I suspect that parsing social niceties is, however, not what Epstein was getting at. Addressing Biden, Epstein wrote: “Your degree is, I believe, an Ed.D., a doctor of education, earned at the University of Delaware through a dissertation with the unpromising title ‘Student Retention at the Community College Level: Meeting Students’ Needs.’” Epstein scarcely bothers to disguise his snobbery. I wonder whether he would have complained about calling Biden by her title if her degree were instead a Ph.D., and the dissertation a thousand-page brick, demonstrating mastery of archives, languages dead and living, and a century of secondary literature. His disdain here is, I think, at least as much for the field of “educational leadership” as for Biden’s use of titles per se.

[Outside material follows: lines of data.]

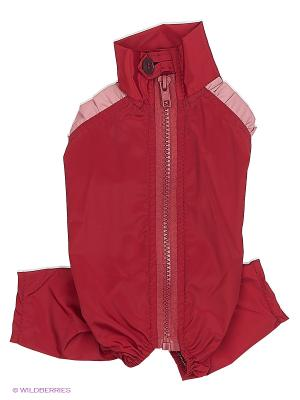 Дождевик холодный (Той-терьер), девочка ТУЗИК. Цвет: бордовый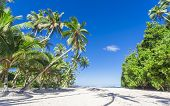 picture of samoa  - Tropical Samoa with white sandy beaches and coconut palms - JPG
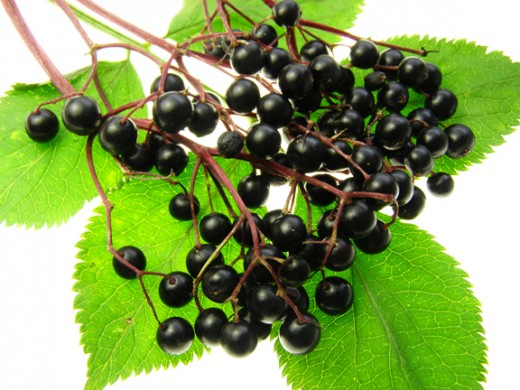Eldeberries, used to ward of the flu, and used in eldeberry wine - that will fix what ails you!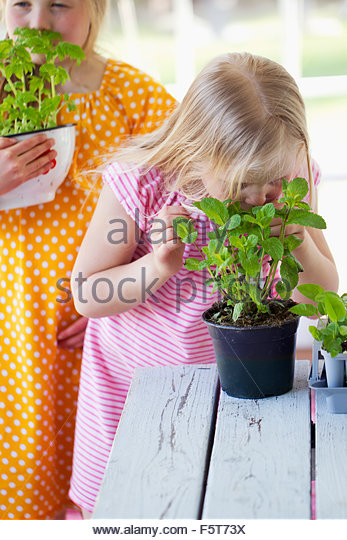 Finland, Girls (8-9) smelling tomato seedlings and mint plant - Stock Image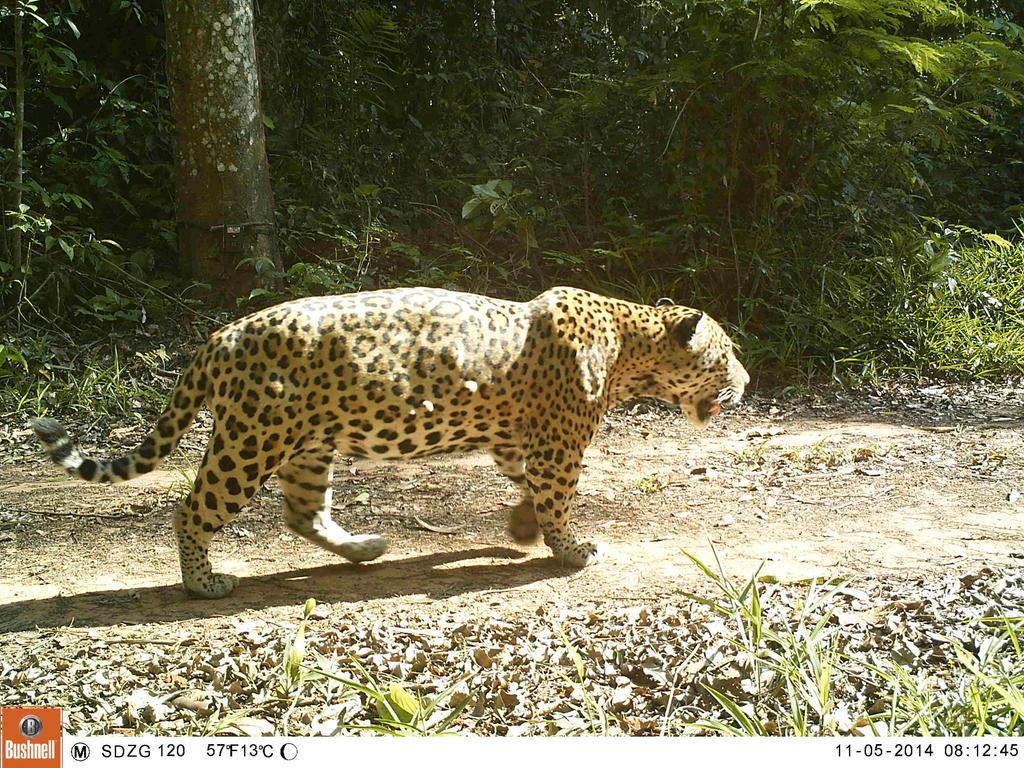 A jaguar (Panthera onca) caught on a field camera!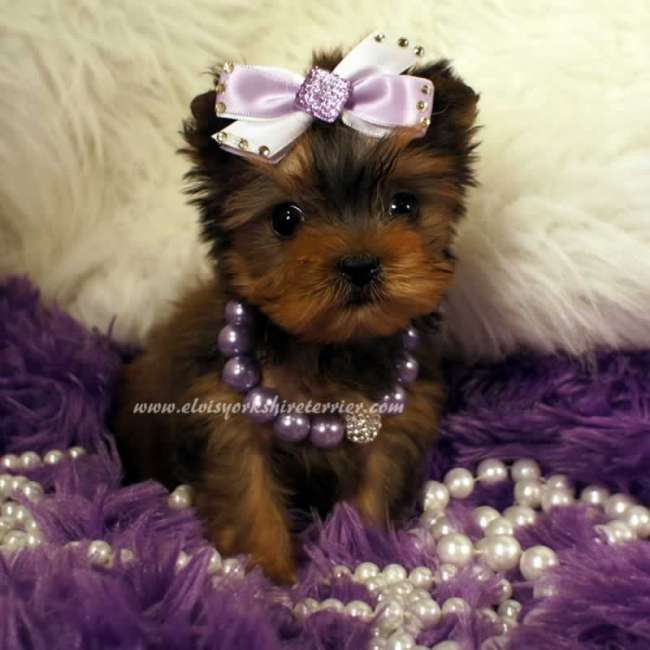 Female AKC Teacup Golden Yorkshire Terrier Puppy For Sale - Marsha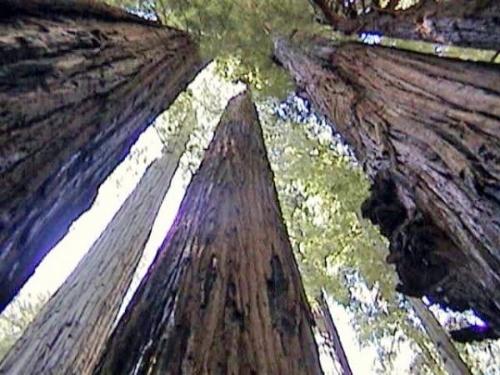 photo Redwoods_zps77280485.jpg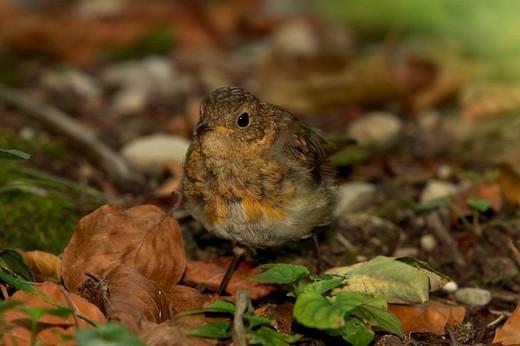 Stock Photo: 1848R-299185 Junges Rotkehlchen Erithacus rubecula on forest ground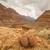 Grand · Canyon · hermosa · paisaje · detrás · 2013 · puesta · de · sol - foto stock © weltreisendertj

In fairness, an Ed.D. is not a Ph.D., which requires a dissertation that typically takes several years to complete. The Ed.D. dissertation at the University of Delaware is an “Executive Position Paper,” which “identifies a problem of significance to you and your organization, analyzes the problem thoroughly, and develops a feasible plan to solve the problem.” If you spend seven years writing it, you are doing it wrong. Biden’s is 129 pages, including table of contents and footnotes. Many Ph.D. dissertations (ones made of words rather than numbers, anyway) are twice that long. Education schools are a frequent target of the types of writers who show up on the Journal’s editorial page, perhaps because of their role as incubators of wokeness. Maybe Epstein disdains Biden’s field. If that is the case, I wish he had said so, and made his case directly rather than boorishly impugning the first first lady to hold a research doctorate of any kind.
Many have noted that the senior Trump administration national-security official Sebastian Gorka goes by “Dr. Gorka,” because he somehow earned a Ph.D. from Corvinus University in Hungary, without raising the ire of the Journal. I have read his dissertation and other writings, and I do not think much of them. But he is Dr. Gorka—and if I had my way, he would be required to call himself “Dr.” Better that he be made to own the title. If I earned a Ph.D. by writing a dissertation like his, I would want to hide the degree rather than publicize it, and on my business card it would be a source of recurring cringe to me and others. (“Doctors” whose scholarship is risible tend to be particularly attached to the title, and to wield it because they think it provides the gravitas that their intellects do not.)
If Jill Biden wants to flaunt her Ed.D., who is Joseph Epstein to object? Those letters mean only what they mean. They certainly aren’t more embarrassing than other titles that people use in perpetuity. Ambassadors, I find, tend to call themselves “Ambassador” forever, even if they bought their sole ambassadorship by bundling political donations in Long Island, and the ambassadorship was a year on some speck of an island in a forgotten sea. Roald Dahl mocked people like this in his memoir about boarding school, where one of the cruelest teachers called himself “Captain Hardcastle.” “Even small insects like us knew that ‘captain’ was not a very exalted rank,” Dahl wrote, “and only a man with little else to boast about would cling to it in civilian life.”
When Michael Caine starred in Sleuth with Sir Laurence Olivier in 1972, Caine was 39—and not yet a Sir himself—to Olivier’s 65. “How should I address you?” Caine asked. “Lord Olivier,” Lord Olivier replied. “After that I am Larry, and you are Mike.” Life can be simple, if you want it to be.